> _What you are asked to do_:
Set down the entries below once more, precisely as they stand.

[Extracted data entries]
Content starts

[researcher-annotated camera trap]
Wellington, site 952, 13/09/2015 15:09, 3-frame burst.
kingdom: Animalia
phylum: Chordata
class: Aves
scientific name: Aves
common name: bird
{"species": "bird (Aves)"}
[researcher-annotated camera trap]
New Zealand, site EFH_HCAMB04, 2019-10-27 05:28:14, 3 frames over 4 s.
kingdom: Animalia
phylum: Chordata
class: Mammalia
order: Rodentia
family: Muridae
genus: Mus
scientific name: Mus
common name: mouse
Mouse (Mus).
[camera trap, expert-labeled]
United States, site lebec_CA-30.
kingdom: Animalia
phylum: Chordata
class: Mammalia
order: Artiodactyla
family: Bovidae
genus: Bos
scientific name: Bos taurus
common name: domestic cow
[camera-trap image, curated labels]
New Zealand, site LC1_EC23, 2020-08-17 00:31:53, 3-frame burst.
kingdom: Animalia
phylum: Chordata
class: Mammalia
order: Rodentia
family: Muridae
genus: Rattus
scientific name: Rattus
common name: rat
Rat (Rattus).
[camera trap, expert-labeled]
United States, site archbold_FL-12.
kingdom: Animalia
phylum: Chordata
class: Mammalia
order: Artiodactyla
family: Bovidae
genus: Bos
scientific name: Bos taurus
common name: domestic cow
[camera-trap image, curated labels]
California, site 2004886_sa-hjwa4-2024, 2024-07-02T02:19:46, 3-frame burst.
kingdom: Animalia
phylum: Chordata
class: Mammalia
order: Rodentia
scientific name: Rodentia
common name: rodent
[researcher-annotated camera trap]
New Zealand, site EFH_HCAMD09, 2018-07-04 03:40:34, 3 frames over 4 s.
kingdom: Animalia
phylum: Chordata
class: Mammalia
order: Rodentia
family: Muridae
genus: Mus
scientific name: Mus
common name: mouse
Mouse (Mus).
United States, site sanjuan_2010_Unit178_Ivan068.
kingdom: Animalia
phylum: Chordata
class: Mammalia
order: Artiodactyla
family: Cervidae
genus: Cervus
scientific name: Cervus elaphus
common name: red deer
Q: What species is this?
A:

Content ends

> _Task result_:
[researcher-annotated camera trap]
Wellington, site 952, 13/09/2015 15:09, 3-frame burst.
kingdom: Animalia
phylum: Chordata
class: Aves
scientific name: Aves
common name: bird
{"species": "bird (Aves)"}
[researcher-annotated camera trap]
New Zealand, site EFH_HCAMB04, 2019-10-27 05:28:14, 3 frames over 4 s.
kingdom: Animalia
phylum: Chordata
class: Mammalia
order: Rodentia
family: Muridae
genus: Mus
scientific name: Mus
common name: mouse
Mouse (Mus).
[camera trap, expert-labeled]
United States, site lebec_CA-30.
kingdom: Animalia
phylum: Chordata
class: Mammalia
order: Artiodactyla
family: Bovidae
genus: Bos
scientific name: Bos taurus
common name: domestic cow
[camera-trap image, curated labels]
New Zealand, site LC1_EC23, 2020-08-17 00:31:53, 3-frame burst.
kingdom: Animalia
phylum: Chordata
class: Mammalia
order: Rodentia
family: Muridae
genus: Rattus
scientific name: Rattus
common name: rat
Rat (Rattus).
[camera trap, expert-labeled]
United States, site archbold_FL-12.
kingdom: Animalia
phylum: Chordata
class: Mammalia
order: Artiodactyla
family: Bovidae
genus: Bos
scientific name: Bos taurus
common name: domestic cow
[camera-trap image, curated labels]
California, site 2004886_sa-hjwa4-2024, 2024-07-02T02:19:46, 3-frame burst.
kingdom: Animalia
phylum: Chordata
class: Mammalia
order: Rodentia
scientific name: Rodentia
common name: rodent
[researcher-annotated camera trap]
New Zealand, site EFH_HCAMD09, 2018-07-04 03:40:34, 3 frames over 4 s.
kingdom: Animalia
phylum: Chordata
class: Mammalia
order: Rodentia
family: Muridae
genus: Mus
scientific name: Mus
common name: mouse
Mouse (Mus).
United States, site sanjuan_2010_Unit178_Ivan068.
kingdom: Animalia
phylum: Chordata
class: Mammalia
order: Artiodactyla
family: Cervidae
genus: Cervus
scientific name: Cervus elaphus
common name: red deer
Q: What species is this?
A:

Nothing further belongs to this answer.